→ **Questions on the material**:
• a. In the article on Iranian fruit prices, rewrite the passage from "Shokrollah Hajivand, an" up to and including "on March 21.", changing "3 million" to "three million".
• b. Using the article on Iranian fruit prices, decide whether each statement agrees with it. For each, answer yes or no and quote the words that decide it.
(i) Oranges had the highest price hike among food products in Mordad.
(ii) Officially, only six types of fruit may be imported into Iran.
(iii) The April frost damaged orchards across 17 Iranian provinces.
• c. Translate this sentence from the article on Iranian fruit prices into Spanish: "Last year, about $544 million worth of bananas were imported into Iran."

→ **Extract**:
__________________________________________________

Retailers charge you more for the same item you bought as early as yesterday on the pretext that the US dollar’s value has gone up. 

The rise in the prices of locally-made products is no less than that of imported goods. Agricultural products, fruits in particular, are among items with ever-shifting prices these days. 

In the Iranian month Mordad (July 23-Aug. 22), the highest price hikes among food products were registered for apple with 38.6%, oranges with 29.8% and chicken with a 28.7% rise compared with the previous month, Financial Tribune reported.

No price decline was registered for the month, according to the latest report by the Statistical Center of Iran. 

“A single type of fruit changes hands upwards of six times in the supply chain to get to the retailer,” Yasser Raygani, the spokesman of ‘Tazirat’ Organization—a judiciary-affiliated oversight body dealing with trading offenses—told the Persian daily Iran.

“Presently, the main reason behind the rise in the prices of imported fruits is fluctuations in the foreign currency market while middlemen are mostly blamed for the hike in domestically-produced fruit price,” he explained. 

The Iranian fruit market is replete with all types of imported products, although officially only the import of six types of fruit, namely coconuts, pineapples, mangos, mangosteen, papaya and bananas, is allowed. 

Banana is in fact one of Iran’s top non-oil imports. Latest customs data show a total of 141,139 tons of bananas worth $137 million were imported into Iran during the first quarter of the current Iranian year (March 21-June 21), which shows a 24% drop in weight and a 3% decrease in value year-on-year. 

The imports made up 1.69% of the overall weight and 1.24% of the overall value of all non-oil imports into the country during the first three months of the current year, showing a 0.9% YOY drop in tonnage, but no significant difference in value percentage.  

Last year, about $544 million worth of bananas were imported into Iran.

 Frost Damage

The heavy frost in April, which inflicted extensive damage on orchards across 17 Iranian provinces, is believed to be the secondary cause of the rise in fruit prices.

According to Deputy Agriculture Minister Mohammad Ali Tahmasebi, more than 640,000 hectares of fruit orchards incurred losses of up to 110 trillion rials (over $1.12 billion) due to the frost, IRNA reported. 

Shokrollah Hajivand, an official with the Ministry of Agriculture, told ILNA in May that some 3 million tons of fruit were lost across the country since the beginning of the current Iranian year on March 21.

__________________________________________________

→ **Collected data**:

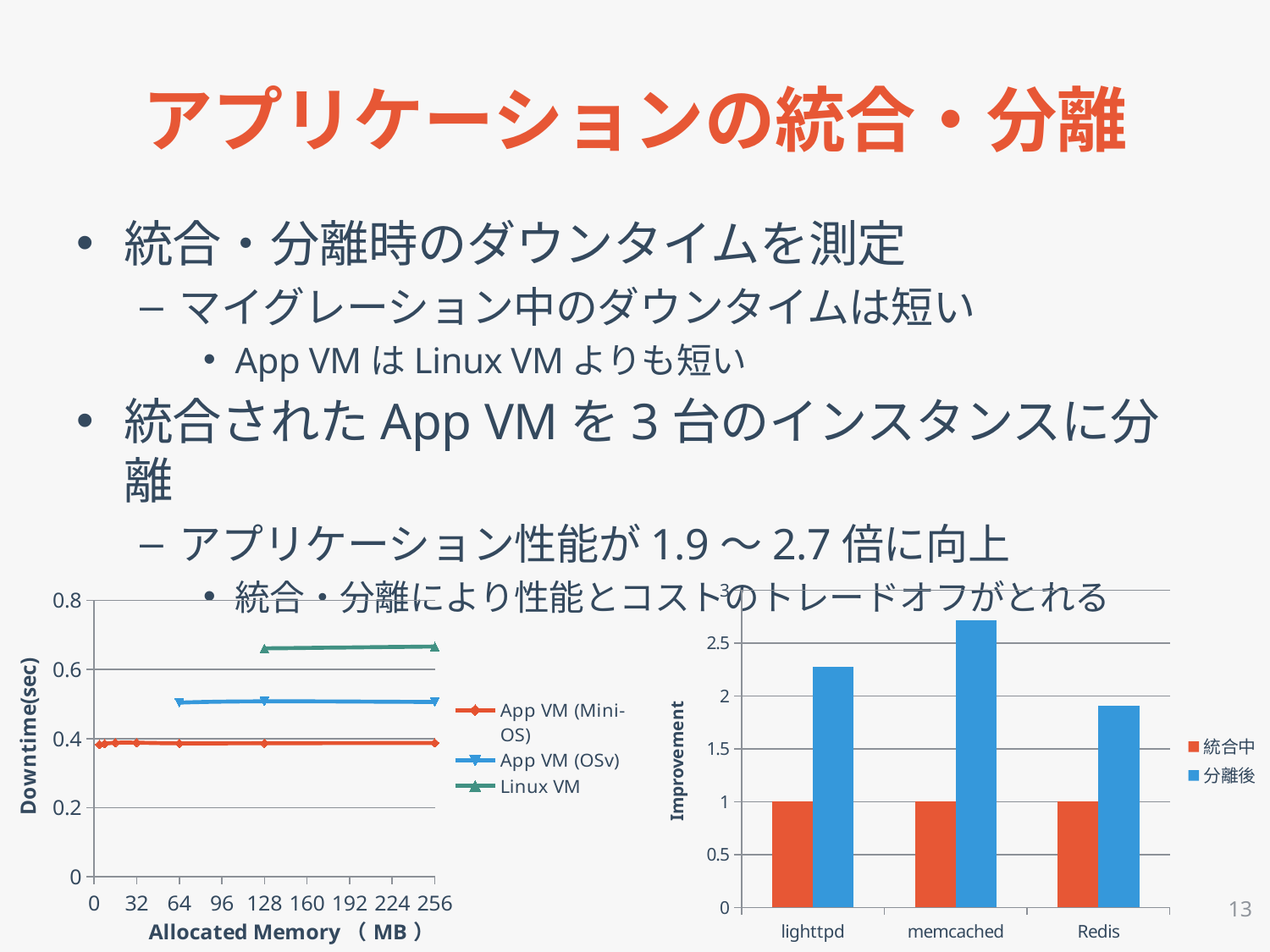
In the left Downtime chart, is the downtime for App VM (OSv) at 128 MB greater or less than 0.4? greater In the left Downtime chart, is the downtime for Linux VM at 256 MB greater or less than 0.6? greater In the right Improvement chart, what is the 統合中 value for lighttpd? 1 In the right Improvement chart, how many categories are shown on the x axis? 3 In the right Improvement chart, which category has the lowest 分離後 value? Redis In the right Improvement chart, is the 分離後 value for memcached greater or less than 2.5? greater In the left Downtime chart, which series has the highest downtime? Linux VM In the right Improvement chart, which category has the highest 分離後 value? memcached In the left Downtime chart, which series has the lowest downtime? App VM (Mini-OS) In the left Downtime chart, how many series does the legend list? 3 What kind of chart is the right chart showing Improvement for lighttpd, memcached and Redis? bar chart What kind of chart is the left chart showing Downtime(sec) against Allocated Memory? line chart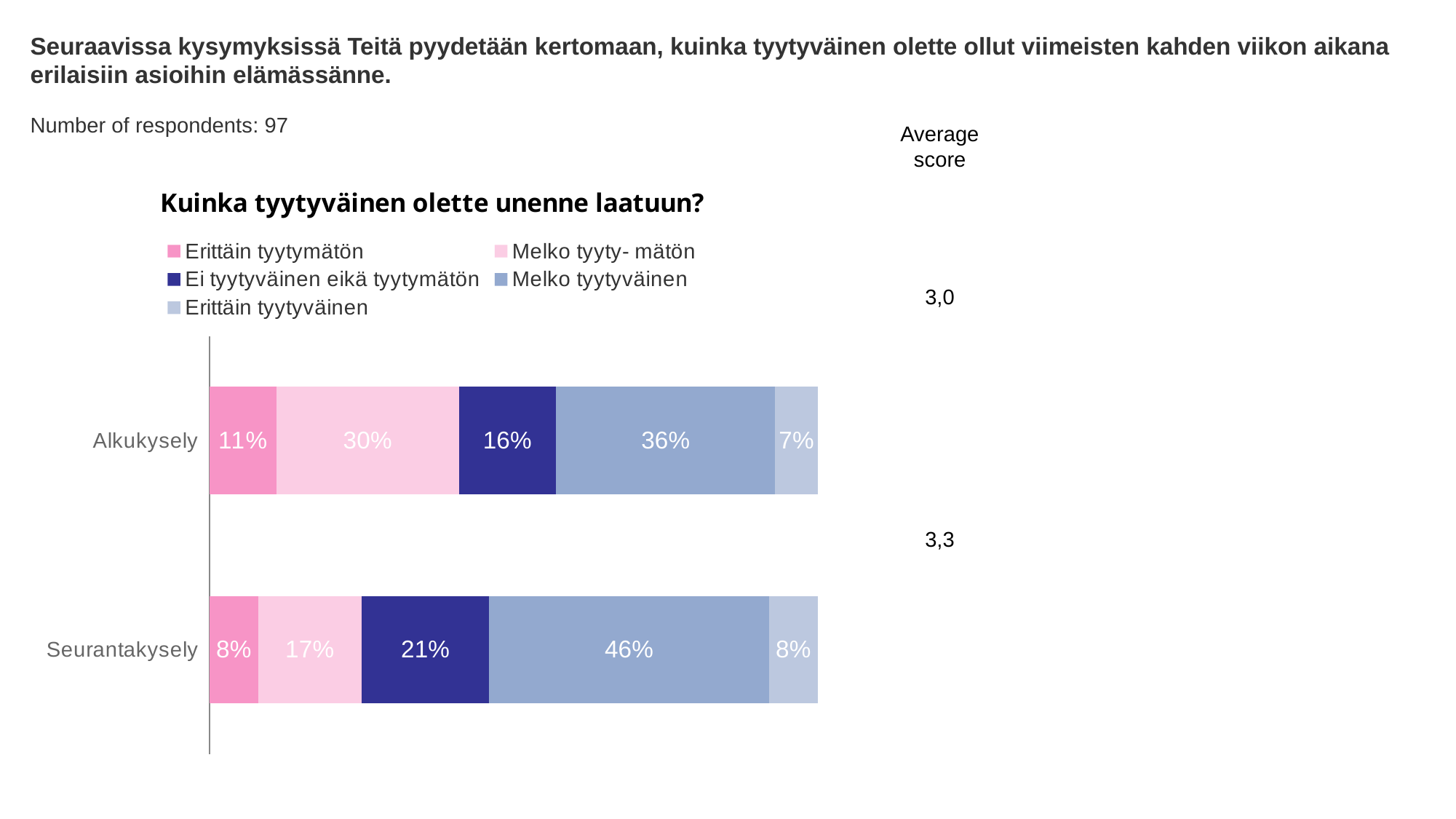
What is the average score shown for Seurantakysely? 3,3 Which segment is the smallest in the Alkukysely bar? Erittäin tyytyväinen Which segment is the largest in the Seurantakysely bar? Melko tyytyväinen What kind of chart is shown on the slide? Stacked bar chart Which bar has the larger Melko tyytymätön value, Alkukysely or Seurantakysely? Alkukysely What is the title of the chart? Kuinka tyytyväinen olette unenne laatuun? What is the value for Melko tyytyväinen in the Alkukysely bar? 36% How many series does the legend list? 5 What is the difference between the Melko tyytyväinen values for Seurantakysely and Alkukysely? 10 percentage points What is the value for Erittäin tyytymätön in the Seurantakysely bar? 8% What is the value for Ei tyytyväinen eikä tyytymätön in the Seurantakysely bar? 21% How many categories (bars) are shown in the chart? 2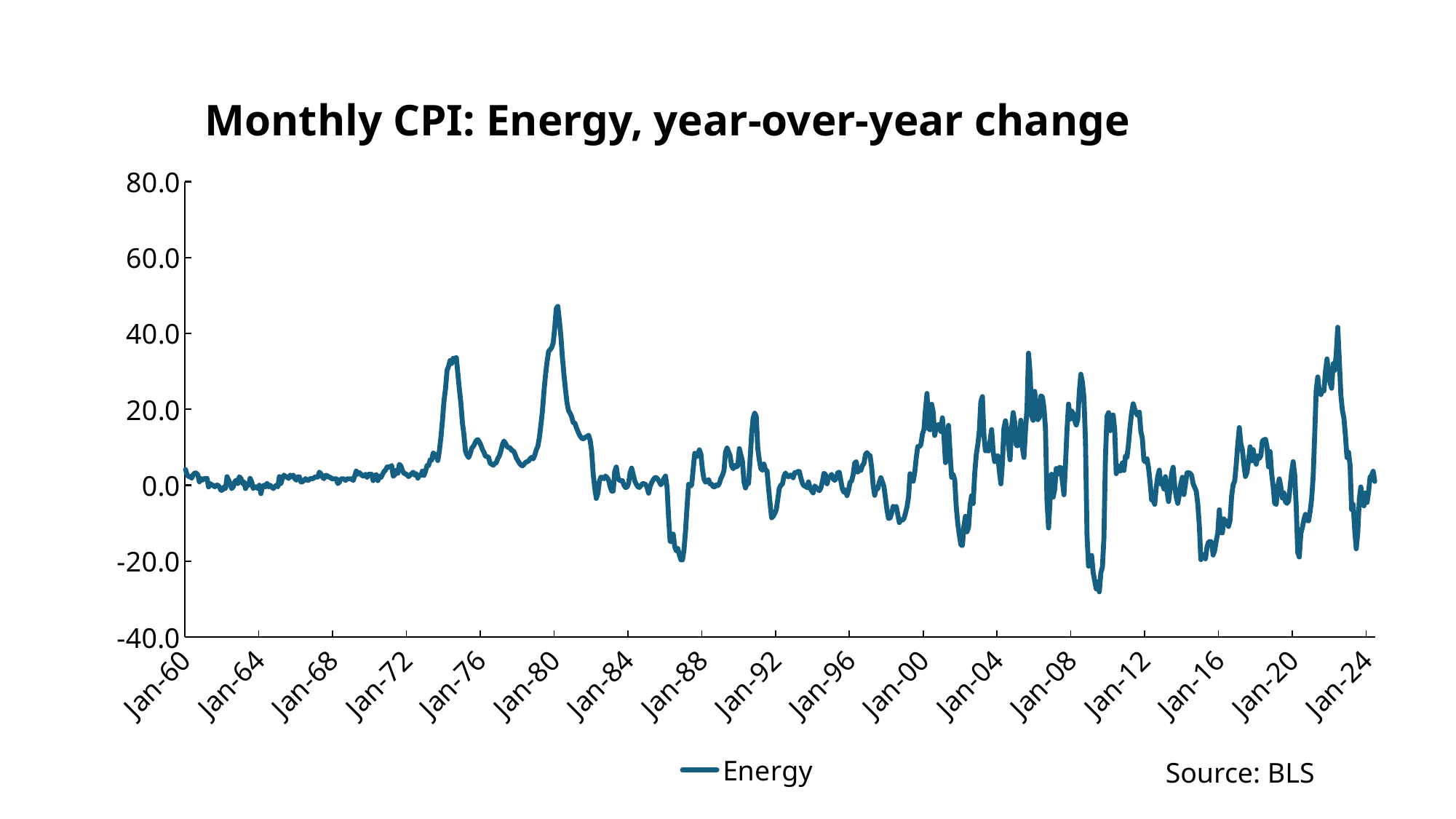
Around which x-axis label does the Energy line reach its lowest point? Jan-08 What kind of chart is shown on the slide? Line chart Does the Energy line rise or fall between Jan-80 and Jan-84? Fall What is the title of the chart? Monthly CPI: Energy, year-over-year change What is the name of the series shown in the legend? Energy Is the lowest value of the Energy line, just after Jan-08, greater or less than -20.0? less Around which x-axis label does the Energy line reach its highest peak? Jan-80 Is the peak of the Energy line between Jan-20 and Jan-24 greater or less than 20.0? greater Which is higher: the peak of the Energy line near Jan-80 or the peak between Jan-20 and Jan-24? The peak near Jan-80 How many labelled tick marks are on the x axis? 17 How many series does the legend list? 1 Is the peak value of the Energy line near Jan-80 greater or less than 40.0? greater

__________________________________________________

→ **Answers by task**:
• a.
Shokrollah Hajivand, an official with the Ministry of Agriculture, told ILNA in May that some three million tons of fruit were lost across the country since the beginning of the current Iranian year on March 21.

• b.
(i) No: "the highest price hikes among food products were registered for apple with 38.6%, oranges with 29.8%"
(ii) Yes: "officially only the import of six types of fruit, namely coconuts, pineapples, mangos, mangosteen, papaya and bananas, is allowed"
(iii) Yes: "The heavy frost in April, which inflicted extensive damage on orchards across 17 Iranian provinces"

• c. El año pasado se importaron a Irán plátanos por un valor de unos 544 millones de dólares.